*Over 480 000 also got R1bn in premium relief as a result of the crisis.
By Larry Claasen
Life policyholders received R230 billion in claims and benefit payments during the initial period of the COVID-19 crisis, according to the Association for Savings and Investment South Africa (Asisa).
Web Money reported that this figure came from its half-year to end-June long-term insurance statistics, gathered from Asisa members in line with regulatory reporting requirements introduced by the Insurance Act of 2018.
The R230 billion in claims and benefit payments is about R18 billion less than the corresponding figure for the prior six-month period.
The statistics also show that in spite of over 480 000 policyholders getting R1 billion in premium relief as a result of the crisis, the life industry remains financially healthy and well capitalised, says Hennie de Villiers, deputy chair of Asisa’s life and risk board committee.
Policyholders who had been struggling financially received relief payment holidays on policies of three to six months if they were suddenly unable to pay their monthly premiums due to Covid-19 – if they were in good standing.
De Villiers said from what he has seen, the majority of policyholders who were granted relief resumed their payments at the end of the relief period to ensure that their policies remained in force.
Crisis puts the industry under pressure
Though the relief is good news for policyholders, the crisis has taken a toll on the life insurance industry’s prospects.
This can be seen in 4.6 million new individual recurring-premium risk policies being signed up during the period, but more than 5.4 million lapsing.
A lapse occurs when the policyholder stops paying premiums for a risk policy that has no fund value. Such instances saw the number of risk policies in force drop from 34.6 million at the end of December 2019 to 33.8 million at the end of June 2020.
The pressure on South Africans can also be seen in 282 467 new policies being sold during the period, while 364 887 were surrendered.
A surrender is when the policyholder stops paying premiums and withdraws the fund value before maturity.
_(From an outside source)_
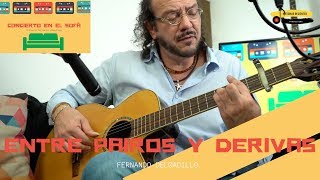 Entre Pairos y Derivas. Fernando Delgadillo. Concierto en el Sofá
De Villiers says that while this is concerning it was not surprising, given the impact of the Covid-19 lockdown on the earning ability of thousands of South Africans.
“When times are tough consumers are less likely to take out new savings policies. At the same time, more policyholders surrender their savings policies to access their savings due to financial hardship.”
The lockdown restrictions also capped life insurers’ ability to advise clients and to sign up new business.
Sector still strong
Even so, looked at as a whole, De Villiers says the industry is relatively healthy as it held assets of R3.1 trillion at the end of June 2020, while liabilities amounted to R2.8 trillion.
This left it with free assets of R330 billion, which is more than double the reserve buffer required by the new Solvency Capital Requirements. The free assets of R330 billion are, however, about R44 billion less than the figure for the corresponding prior six-month period.
Nevertheless, De Villiers says having free assets of R300 billion implies that the insurance industry is well-positioned to deal with economic pressures exacerbated by the Covid-19 pandemic.
“This means that we can give policyholders and their beneficiaries the assurance that the industry is well-positioned to weather this storm and that we will be able to honour every single valid claim,” says De Villiers.